#### Lista de tareas
1) Según el fragmento de texto, ¿qué título tuvo inicialmente el máster en edición de la UAB?
2) Enumere todos los escritores de la generación de quien narra con los que, según el fragmento de texto, se habló mucho de literatura.

Yo llevaba años escribiendo. Primero poesía, luego narración. Y siempre lo hice rechazando cosas, adorando otras. Con criterio más o menos equivocado, tenía alguno. Dicho de otro modo, contaba con una tradición que me había fabricado yo, como dice Eliot que ocurre con todos los que escriben. Y cuando leía para las editoriales podía aplicar, si pensaba que era eso lo que me pedían, mi criterio. De hecho, nadie te decía casi nada. Te daban a leer lo que fuera, y tenías que informar. Punto. O sea, nada de nada. Tampoco es que hubiese una claridad meridiana acerca de qué cosa era o no era lo literario si alguna vez se llegaba a pisar esas aguas pantanosas. De literatura había hablado mucho con escritores de mi generación, desde Azúa y Leopoldo Panero hasta con el joven Marías, o con Tono Masoliver, con Luis Maristany, pero prácticamente nunca con editores hasta que en los años noventa formé mi equipo en Plaza & Janés. Por otro lado, a lo largo de los años, fui entendiendo que la edición está íntimamente vinculada no solo a la calidad sino también a que la empresa pueda mantenerse a flote. Entendí que la mejor editorial, por mucho que publique los mejores libros, si no los vende acabará cerrando, y dejará de ser una editorial ni buena ni mala. Y tuve que graduar mis impulsos asesinos de lector chiflado. Por eso en su versión inicial el máster en edición de la UAB, que diseñé a petición de Gonzalo Pontón Gijón y Fernando Valls, se tituló inicialmente «La edición. Arte y negocio». Por otro lado, desde bastante joven soy una persona muy politizada y cuando creé la editorial Los Libros del Lince lo hice con la intención de hacer política, de intervenir en el debate político español, a través de los libros. Ahora bien, no con ensayo sobre política sino atacando los flancos del sistema en campos colaterales como la Sanidad, la Economía, el cambio climático o el centralismo administrativo hispano. En cuanto a la necesidad de que tu editorial no quiebre, fui lector de Barral Editores y aquello terminó como terminó, con la desaparición total de la empresa. Es una lección que no olvidé.

#### Líneas de datos
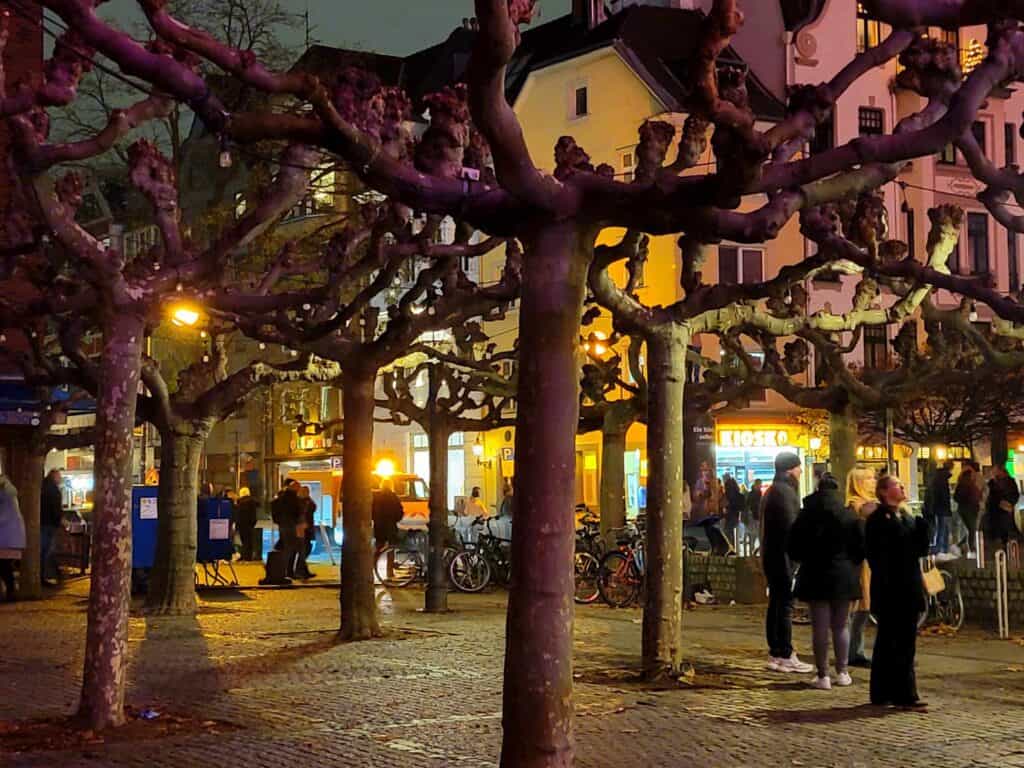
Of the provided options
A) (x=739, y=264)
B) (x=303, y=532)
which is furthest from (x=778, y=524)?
(x=739, y=264)

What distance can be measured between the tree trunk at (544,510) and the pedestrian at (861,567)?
6703mm

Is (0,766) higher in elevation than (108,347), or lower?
lower

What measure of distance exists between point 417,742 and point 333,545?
28.7 m

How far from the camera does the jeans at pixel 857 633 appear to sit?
15.0 metres

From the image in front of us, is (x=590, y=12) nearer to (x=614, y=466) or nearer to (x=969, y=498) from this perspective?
(x=614, y=466)

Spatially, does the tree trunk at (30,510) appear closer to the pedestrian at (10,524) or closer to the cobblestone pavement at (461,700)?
the pedestrian at (10,524)

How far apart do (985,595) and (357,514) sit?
7988 mm

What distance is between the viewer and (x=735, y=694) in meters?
13.0

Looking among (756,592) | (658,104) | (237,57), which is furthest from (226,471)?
(237,57)

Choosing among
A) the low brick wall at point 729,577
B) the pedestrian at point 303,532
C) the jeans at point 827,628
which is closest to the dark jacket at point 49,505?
the pedestrian at point 303,532

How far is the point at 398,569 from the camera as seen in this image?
31.0m

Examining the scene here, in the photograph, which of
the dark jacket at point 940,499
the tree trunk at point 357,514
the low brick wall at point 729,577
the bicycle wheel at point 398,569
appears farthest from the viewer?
the bicycle wheel at point 398,569

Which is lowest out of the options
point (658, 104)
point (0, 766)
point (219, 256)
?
point (0, 766)

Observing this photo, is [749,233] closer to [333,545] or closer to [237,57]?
[237,57]
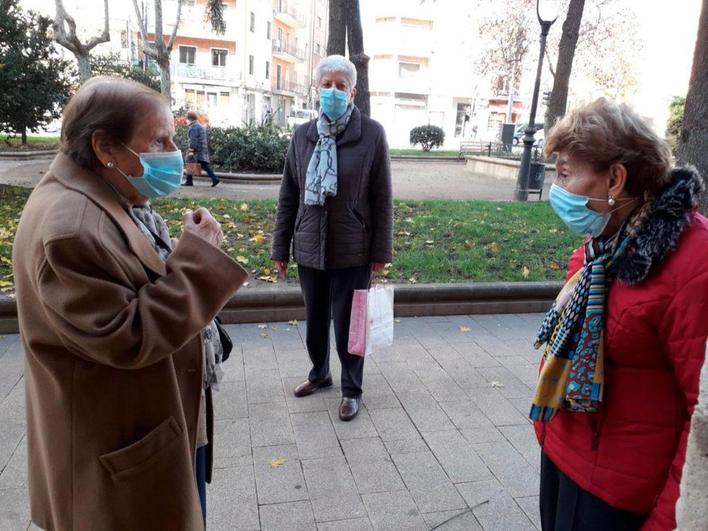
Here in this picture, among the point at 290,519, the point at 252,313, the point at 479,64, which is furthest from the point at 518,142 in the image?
the point at 290,519

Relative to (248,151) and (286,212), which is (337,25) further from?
(286,212)

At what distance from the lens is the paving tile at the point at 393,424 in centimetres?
350

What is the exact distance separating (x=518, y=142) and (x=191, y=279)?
3314cm

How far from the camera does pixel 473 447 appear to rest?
3408 millimetres

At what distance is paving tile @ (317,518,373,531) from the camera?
8.83 feet

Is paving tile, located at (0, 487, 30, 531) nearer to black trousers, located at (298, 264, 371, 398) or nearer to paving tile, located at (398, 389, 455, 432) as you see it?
black trousers, located at (298, 264, 371, 398)

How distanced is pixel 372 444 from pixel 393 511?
0.61 m

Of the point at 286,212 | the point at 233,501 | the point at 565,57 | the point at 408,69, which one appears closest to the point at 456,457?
the point at 233,501

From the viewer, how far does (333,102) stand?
336cm

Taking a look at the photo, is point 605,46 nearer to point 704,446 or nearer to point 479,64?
point 479,64

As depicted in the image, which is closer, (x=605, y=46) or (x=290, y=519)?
(x=290, y=519)

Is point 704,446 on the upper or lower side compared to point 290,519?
upper

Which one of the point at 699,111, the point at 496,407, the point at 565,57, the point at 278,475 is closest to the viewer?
the point at 278,475

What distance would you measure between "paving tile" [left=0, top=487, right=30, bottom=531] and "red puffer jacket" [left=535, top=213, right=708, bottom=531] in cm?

#### Respuestas por tarea
1) «La edición. Arte y negocio».

2) Azúa, Leopoldo Panero, el joven Marías, Tono Masoliver y Luis Maristany.